My son started ‘Big School’ a few weeks ago.
For those of you unacquainted with the education system in the UK, what we do to our youngest members of society is this.
The wee ones start at primary school at about three or four years old, where they find softly spoken teachers, brightly coloured crayons and sandpits. They spend a few years making handprint paintings and musical instruments out of yoghurt pots and dried peas – and probably glitter. There’s a lot of glitter at primary school.
They gradually work their way up the school, learning a bit more, keeping just one teacher a year who takes them for all subjects, staying in the same classroom, so everything is warm and safe and familiar. My son’s old school (along with many primary schools here) was an old Victorian building with Gothic overtones (it had a turret and crenellations, for goodness sake!). Cosy.

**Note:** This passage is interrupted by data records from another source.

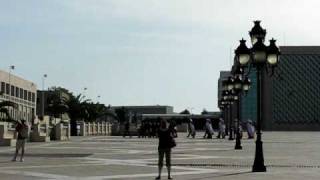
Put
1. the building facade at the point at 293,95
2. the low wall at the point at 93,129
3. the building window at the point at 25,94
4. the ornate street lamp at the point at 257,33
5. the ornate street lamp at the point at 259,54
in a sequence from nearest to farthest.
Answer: the ornate street lamp at the point at 259,54 → the ornate street lamp at the point at 257,33 → the low wall at the point at 93,129 → the building window at the point at 25,94 → the building facade at the point at 293,95

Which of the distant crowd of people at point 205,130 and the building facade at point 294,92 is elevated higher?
the building facade at point 294,92

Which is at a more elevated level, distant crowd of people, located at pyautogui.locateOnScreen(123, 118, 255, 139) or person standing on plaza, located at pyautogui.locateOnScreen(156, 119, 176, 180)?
distant crowd of people, located at pyautogui.locateOnScreen(123, 118, 255, 139)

Physical education seems to involve country dancing and balancing bean bags on your head and sport’s day wasn’t particularly competitive, but about ‘sharing’ and ‘supporting’ each other to do well.
They had Nativity plays – tinsel haloes, kids stuck all over with Pritt stick and cotton wool pretending to be sheep, silver paper stars, the lot.
Most rooms had a quiet corner with cushions and a comfy seat where kids could read or just think. Idyllic.
Now he’s at secondary school.
He’s gone from being one of the oldest in a population of around 400 to the youngest in a population of over 1,200. The school resembles the flagship office for a multinational financier – all strip lighting and floor to ceiling windows. Pupils have to move to a new class and new teacher with each lesson (carrying their own body weight in books, pens, calculators each time) in a baffling maze of stairs and corridors that a well-trained Griever* would find confusing.
My son has already experienced some low level bullying and had something stolen from him.
Tough though it is and though he’s had a few rocky moments, he says he loves the place. He loves his teachers, he loves most of his subjects (except drama – he doesn’t like pretending to be a tree, apparently) and he loves being more independent.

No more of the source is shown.